[Start of SOURCE TEXT]

# Crazy Hamster!!



## c.holland (May 6, 2009)

I bought a new hamster about two months ago.. and she is completely crazy! 

She eats/chews anything around here..she has shredded the curtain her cage was next to, has eaten through all of the plastic fastenings on her cage, chewed through her bag of food and even managed to escape by knocking down the top part of her cage from the kitchen worktop!

She has managed to bend some of the wiring on her cage..it's as if she's the hulk hamster.. and trashes her pretty big cage on a regular basis.

We get her out to play with most nights so she is used to us, yet when we approach her cage she runs away as if in fear..she also gets a good run about in her ball most nights. 

She has put on so much weight..we thought she might be pregnant but we've now had her two months and she hasn't come into contact with any other hamsters..

Is this normal? Will she calm down?!


----------



## red_dwarf15 (Nov 17, 2008)

ive only had male hampsters so i cant help im afraid.

[End of SOURCE TEXT]
[Start of EXCERPTED RECORDS]

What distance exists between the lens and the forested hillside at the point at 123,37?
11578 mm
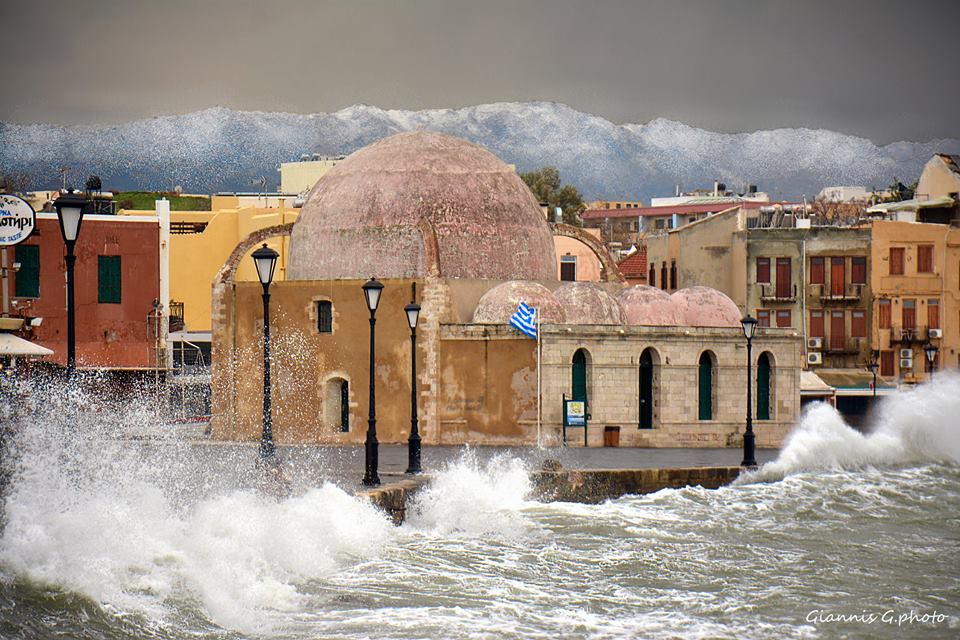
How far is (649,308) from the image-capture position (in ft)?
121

[End of EXCERPTED RECORDS]
[Start of EXCERPTED RECORDS]

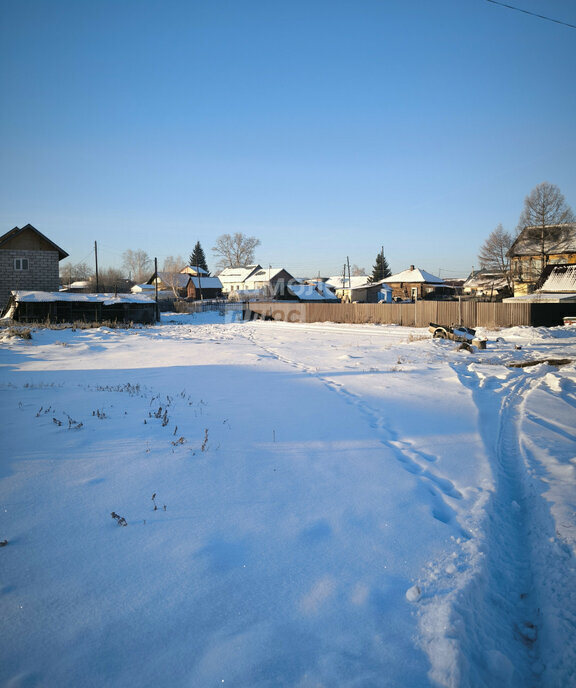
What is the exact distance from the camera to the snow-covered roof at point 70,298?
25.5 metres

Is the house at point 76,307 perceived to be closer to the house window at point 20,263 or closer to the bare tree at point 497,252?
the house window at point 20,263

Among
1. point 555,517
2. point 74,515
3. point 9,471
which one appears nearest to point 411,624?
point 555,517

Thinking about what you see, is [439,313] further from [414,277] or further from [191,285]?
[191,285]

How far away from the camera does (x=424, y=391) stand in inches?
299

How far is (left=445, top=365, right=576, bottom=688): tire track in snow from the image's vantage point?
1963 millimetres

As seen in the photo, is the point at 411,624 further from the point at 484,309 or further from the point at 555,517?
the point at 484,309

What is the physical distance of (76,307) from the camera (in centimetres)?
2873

[End of EXCERPTED RECORDS]
[Start of EXCERPTED RECORDS]

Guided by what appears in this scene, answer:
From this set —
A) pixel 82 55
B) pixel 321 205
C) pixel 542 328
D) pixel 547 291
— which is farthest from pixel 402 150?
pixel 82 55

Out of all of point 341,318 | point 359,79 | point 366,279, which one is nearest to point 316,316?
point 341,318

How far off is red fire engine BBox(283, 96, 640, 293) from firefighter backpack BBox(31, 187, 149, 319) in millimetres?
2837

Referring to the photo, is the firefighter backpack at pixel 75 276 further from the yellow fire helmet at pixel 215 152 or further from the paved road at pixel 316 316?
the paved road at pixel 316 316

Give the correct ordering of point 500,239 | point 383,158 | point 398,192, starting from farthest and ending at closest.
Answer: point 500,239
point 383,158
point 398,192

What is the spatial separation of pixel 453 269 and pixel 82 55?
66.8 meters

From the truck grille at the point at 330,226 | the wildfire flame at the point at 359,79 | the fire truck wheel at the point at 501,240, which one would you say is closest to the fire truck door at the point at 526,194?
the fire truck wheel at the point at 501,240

[End of EXCERPTED RECORDS]

* GOALS:
- 1) From the hamster forum thread, list every item the hamster is said to have shredded, eaten through, or chewed through.
- 2) Carry on the hamster forum thread from the point where it stops.
The records have nothing to do with what is asked here.

* RESULTS OF THE TASKS:
- 1)
- the curtain her cage was next to
- all of the plastic fastenings on her cage
- her bag of food

- 2)
have you got her lots of toys to keep her occupied? she might be doing it because she's bored. wilko's sell hampster toys pretty cheaply like tubes and balls.

hope this helps a little


----------



## cherrie_b (Dec 14, 2008)

If she likes to chew then give her cardboard. Toilet rolls, egg boxes, cereal boxes...Maybe she needs a bigger cage. From my experience, Syrians tend to chew the bars of the cages if they don't have enough space. I have finally stopped my female chewing the bars by getting her a huge Freddy 2 cage. 

Defo give her some boxes to chew on and she can occupy herself with them.


----------



## CharleyRogan (Feb 20, 2009)

I think my syrian must be cheeky because she has a Freddy 2 and she still chews the bars!

What cage do you have? Dimensions?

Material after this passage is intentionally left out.